* Aim of the task *
Write out all of the rows below, reproducing each line without any change.

* Material for this task *
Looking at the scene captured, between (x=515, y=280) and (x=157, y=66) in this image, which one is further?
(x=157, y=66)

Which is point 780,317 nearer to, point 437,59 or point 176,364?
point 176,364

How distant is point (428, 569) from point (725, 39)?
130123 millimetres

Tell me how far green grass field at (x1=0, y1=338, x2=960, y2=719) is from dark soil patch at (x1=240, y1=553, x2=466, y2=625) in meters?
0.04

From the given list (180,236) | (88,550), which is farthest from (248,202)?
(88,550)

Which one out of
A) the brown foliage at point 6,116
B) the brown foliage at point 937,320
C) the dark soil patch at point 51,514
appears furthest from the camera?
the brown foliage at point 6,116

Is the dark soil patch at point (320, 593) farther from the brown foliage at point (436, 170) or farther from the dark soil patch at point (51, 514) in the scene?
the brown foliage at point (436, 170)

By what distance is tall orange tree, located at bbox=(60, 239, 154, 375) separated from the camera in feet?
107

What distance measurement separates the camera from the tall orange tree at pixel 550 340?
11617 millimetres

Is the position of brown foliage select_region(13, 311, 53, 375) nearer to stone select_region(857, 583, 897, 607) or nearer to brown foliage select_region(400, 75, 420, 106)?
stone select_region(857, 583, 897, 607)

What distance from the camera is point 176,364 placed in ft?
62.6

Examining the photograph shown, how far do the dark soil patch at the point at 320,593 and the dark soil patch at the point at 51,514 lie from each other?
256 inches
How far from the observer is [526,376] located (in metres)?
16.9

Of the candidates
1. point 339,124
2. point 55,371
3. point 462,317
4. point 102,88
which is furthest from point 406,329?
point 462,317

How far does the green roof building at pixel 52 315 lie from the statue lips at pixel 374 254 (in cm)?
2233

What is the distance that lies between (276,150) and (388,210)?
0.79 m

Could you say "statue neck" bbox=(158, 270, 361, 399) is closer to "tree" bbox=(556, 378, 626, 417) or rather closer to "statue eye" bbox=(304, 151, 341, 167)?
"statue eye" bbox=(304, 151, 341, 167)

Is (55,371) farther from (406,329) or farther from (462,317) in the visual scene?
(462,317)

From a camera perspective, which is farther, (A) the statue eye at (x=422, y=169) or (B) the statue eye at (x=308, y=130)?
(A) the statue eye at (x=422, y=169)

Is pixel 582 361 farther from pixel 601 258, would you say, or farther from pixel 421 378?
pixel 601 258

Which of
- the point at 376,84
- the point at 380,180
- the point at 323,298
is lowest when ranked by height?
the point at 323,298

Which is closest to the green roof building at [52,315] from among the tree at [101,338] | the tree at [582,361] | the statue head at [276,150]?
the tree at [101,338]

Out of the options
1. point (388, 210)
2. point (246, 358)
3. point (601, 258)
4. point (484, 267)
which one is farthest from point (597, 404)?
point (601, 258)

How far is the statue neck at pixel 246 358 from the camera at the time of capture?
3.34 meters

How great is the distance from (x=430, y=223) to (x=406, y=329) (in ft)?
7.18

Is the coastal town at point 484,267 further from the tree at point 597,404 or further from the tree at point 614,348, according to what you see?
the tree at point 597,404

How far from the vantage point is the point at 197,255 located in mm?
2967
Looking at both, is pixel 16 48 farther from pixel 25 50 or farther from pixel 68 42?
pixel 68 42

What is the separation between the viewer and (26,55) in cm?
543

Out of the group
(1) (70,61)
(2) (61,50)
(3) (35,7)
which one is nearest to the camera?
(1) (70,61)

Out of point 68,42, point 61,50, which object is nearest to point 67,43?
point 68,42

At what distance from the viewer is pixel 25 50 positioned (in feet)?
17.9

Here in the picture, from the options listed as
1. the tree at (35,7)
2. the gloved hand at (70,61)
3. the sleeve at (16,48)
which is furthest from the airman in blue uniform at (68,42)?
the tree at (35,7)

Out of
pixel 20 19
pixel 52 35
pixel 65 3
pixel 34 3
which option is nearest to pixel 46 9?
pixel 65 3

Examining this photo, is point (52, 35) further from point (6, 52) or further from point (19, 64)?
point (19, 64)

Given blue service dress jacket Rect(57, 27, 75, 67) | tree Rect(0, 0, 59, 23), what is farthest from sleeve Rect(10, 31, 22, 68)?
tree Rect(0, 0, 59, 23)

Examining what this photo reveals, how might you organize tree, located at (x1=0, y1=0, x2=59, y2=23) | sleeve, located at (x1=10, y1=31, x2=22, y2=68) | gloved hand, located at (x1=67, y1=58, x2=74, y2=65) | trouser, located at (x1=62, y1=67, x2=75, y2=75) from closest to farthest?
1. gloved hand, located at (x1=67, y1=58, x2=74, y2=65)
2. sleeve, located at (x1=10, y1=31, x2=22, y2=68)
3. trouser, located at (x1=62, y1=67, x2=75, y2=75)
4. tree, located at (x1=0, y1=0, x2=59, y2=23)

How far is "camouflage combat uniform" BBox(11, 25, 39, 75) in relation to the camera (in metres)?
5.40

* Final result *
Looking at the scene captured, between (x=515, y=280) and (x=157, y=66) in this image, which one is further?
(x=157, y=66)

Which is point 780,317 nearer to, point 437,59 or point 176,364?
point 176,364

How distant is point (428, 569) from point (725, 39)?
130123 millimetres

Tell me how far green grass field at (x1=0, y1=338, x2=960, y2=719) is from dark soil patch at (x1=240, y1=553, x2=466, y2=625) in meters?
0.04

From the given list (180,236) | (88,550), which is farthest from (248,202)?
(88,550)

Which one out of
A) the brown foliage at point 6,116
B) the brown foliage at point 937,320
C) the dark soil patch at point 51,514
appears furthest from the camera?
the brown foliage at point 6,116

Is the dark soil patch at point (320, 593) farther from the brown foliage at point (436, 170) or farther from the dark soil patch at point (51, 514) in the scene?
the brown foliage at point (436, 170)

By what distance is tall orange tree, located at bbox=(60, 239, 154, 375) separated from the camera in feet?
107

What distance measurement separates the camera from the tall orange tree at pixel 550 340?
11617 millimetres

Is the position of brown foliage select_region(13, 311, 53, 375) nearer to stone select_region(857, 583, 897, 607) or nearer to brown foliage select_region(400, 75, 420, 106)?
stone select_region(857, 583, 897, 607)

What distance from the camera is point 176,364 placed in ft?
62.6

Examining the photograph shown, how far do the dark soil patch at the point at 320,593 and the dark soil patch at the point at 51,514 lie from each other?
256 inches
How far from the observer is [526,376] located (in metres)?
16.9

Of the candidates
1. point 339,124
2. point 55,371
3. point 462,317
4. point 102,88
which is furthest from point 406,329?
point 462,317

How far does the green roof building at pixel 52 315 lie from the statue lips at pixel 374 254 (in cm)?
2233

What is the distance that lies between (276,150) and (388,210)?
0.79 m

Could you say "statue neck" bbox=(158, 270, 361, 399) is closer to "tree" bbox=(556, 378, 626, 417) or rather closer to "statue eye" bbox=(304, 151, 341, 167)?
"statue eye" bbox=(304, 151, 341, 167)

Is (55,371) farther from (406,329) or farther from (462,317) in the visual scene?
(462,317)

From a camera perspective, which is farther, (A) the statue eye at (x=422, y=169) or (B) the statue eye at (x=308, y=130)?
(A) the statue eye at (x=422, y=169)

Is pixel 582 361 farther from pixel 601 258, would you say, or farther from pixel 421 378?
pixel 601 258

Which of
- the point at 376,84
- the point at 380,180
- the point at 323,298
is lowest when ranked by height?
the point at 323,298

Which is closest to the green roof building at [52,315] from among the tree at [101,338] | the tree at [582,361] | the statue head at [276,150]?
the tree at [101,338]

Out of the options
1. point (388, 210)
2. point (246, 358)
3. point (601, 258)
4. point (484, 267)
which one is farthest from point (597, 404)?
point (601, 258)

How far is the statue neck at pixel 246 358 from the camera at the time of capture?
3.34 meters

How great is the distance from (x=430, y=223) to (x=406, y=329) (in ft)?
7.18

Is the coastal town at point 484,267 further from the tree at point 597,404 or further from the tree at point 614,348, according to what you see?
the tree at point 597,404

How far from the vantage point is the point at 197,255 located in mm?
2967
Looking at both, is pixel 16 48 farther from pixel 25 50 or farther from pixel 68 42?
pixel 68 42

What is the separation between the viewer and (26,55) in cm?
543

Out of the group
(1) (70,61)
(2) (61,50)
(3) (35,7)
which one is nearest to the camera?
(1) (70,61)

Out of point 68,42, point 61,50, which object is nearest to point 67,43?
point 68,42

At what distance from the viewer is pixel 25 50 positioned (in feet)?
17.9

Here in the picture, from the options listed as
1. the tree at (35,7)
2. the gloved hand at (70,61)
3. the sleeve at (16,48)
which is furthest from the airman in blue uniform at (68,42)?
the tree at (35,7)

Out of
pixel 20 19
pixel 52 35
pixel 65 3
pixel 34 3
which option is nearest to pixel 46 9?
pixel 65 3

Examining this photo, is point (52, 35) further from point (6, 52) or further from point (19, 64)?
point (19, 64)

Given blue service dress jacket Rect(57, 27, 75, 67) | tree Rect(0, 0, 59, 23), what is farthest from sleeve Rect(10, 31, 22, 68)?
tree Rect(0, 0, 59, 23)

Examining what this photo reveals, how might you organize tree, located at (x1=0, y1=0, x2=59, y2=23) | sleeve, located at (x1=10, y1=31, x2=22, y2=68) | gloved hand, located at (x1=67, y1=58, x2=74, y2=65) | trouser, located at (x1=62, y1=67, x2=75, y2=75) from closest to farthest?
1. gloved hand, located at (x1=67, y1=58, x2=74, y2=65)
2. sleeve, located at (x1=10, y1=31, x2=22, y2=68)
3. trouser, located at (x1=62, y1=67, x2=75, y2=75)
4. tree, located at (x1=0, y1=0, x2=59, y2=23)

How far is "camouflage combat uniform" BBox(11, 25, 39, 75) in relation to the camera (in metres)?
5.40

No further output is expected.